By eluding thermalization and transmission losses, all-perovskite triple-junction solar cells are a potential low-cost strategy to achieve photovoltaic power conversion efficiencies up to 37% [1]. For a successful triple-junction solar cell, three complementary photovoltaic materials must be combined to achieve optimized current matching and minimal open-circuit voltage (V_OC) losses in each sub-cell. Presently, the biggest limitation to an efficient triple-junction stack comes from limitations of the wide-bandgap sub-cell which is typically composed of a mixed-halide lead perovskite. Wide-bandgap semiconductors are much in need for future use in triple-junction, where a p–i–n configuration seems the most promising configuration.
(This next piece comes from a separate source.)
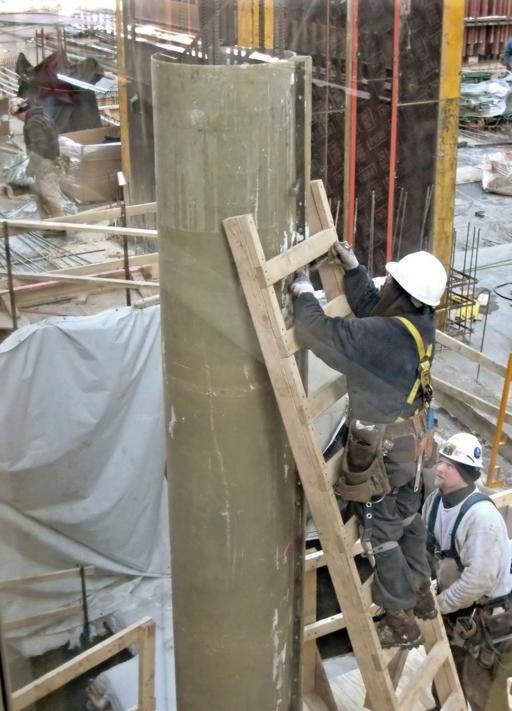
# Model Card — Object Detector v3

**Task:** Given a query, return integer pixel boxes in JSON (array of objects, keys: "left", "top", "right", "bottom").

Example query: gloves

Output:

            This work describes the development of a stable and improved wide-bandgap p–i–n single-junction solar cell based on a CsPbI_1.5Br_1.5 perovskite. To slow down crystallization kinetics and improve perovskite film morphology, different concentrations of methylammonium chloride (MACl) were introduced as an additive to the perovskite precursor solution to slow down the crystallization rate. X-ray diffraction (XRD) and Nuclear magnetic resonance (NMR) confirmed the presence of methylammonium in the crystal lattice, while XPS indicated an undetectable level of Cl⁻. Hence the composition of the film is MA_1−xCs_xPbI_1.5Br_1.5. The inclusion of MA⁺ caused a narrowing of the bandgap from 2.05 to 1.98 eV. The use of MACl as additive increased the J_SC and FF, reduced hysteresis, and removed the s-shape that was present in the J–V characteristics. While the film quality and device performance reached an optimum at 10 wt% MACl, no major improvement was achieved for V_OC. Quasi-Fermi level splitting (QFLS) experiments indicated that the major contributors to the V_OC loss is non-radiative recombination in the bulk of perovskite layer and at the interface between the perovskite and the C₆₀ electron transport layer (ETL). An electron transport bilayer, consisting of [6,6]-phenyl-C₆₁-butyric acid methyl ester ([60]PCBM) with C₆₀ on top, improves the photovoltaic performance compared to single electron transport layers of C₆₀ or [60]PCBM, especially regarding the V_OC. Optimized devices have good stability and reproducibility. The champion device has an efficiency of 9.9%, with a V_OC of 1.23 V. [60]PCBM successfully minimized losses caused by defect states. The Urbach energy for devices with bilayer ETL decreased from 20.8 meV for CsPbI_1.5Br_1.5 to 17.0 meV for MA_1−xCs_xPbI_1.5Br_1.5, implying a lower energetic disorder at the band edge for devices processed with MACl. As the bandgap narrowed, the defect state in the bandgap became relatively shallower, which possibly lowered non-radiative recombination.

By developing MA_1−xCs_xPbI_1.5Br_1.5 thin film absorbers via additive engineering and using a [60]PCBM/C₆₀ bilayer ETL we have significantly reduced the non-radiative recombination losses that currently limit wide-bandgap mixed-halide perovskite p–i–n configuration solar cells and achieved stable performance under continuous illumination for 2 h. These results contribute to solving the main challenges of the wide-bandgap perovskite, i.e., high V_OC and high stability, needed to make these materials suitable for triple-junction all-perovskite solar cells.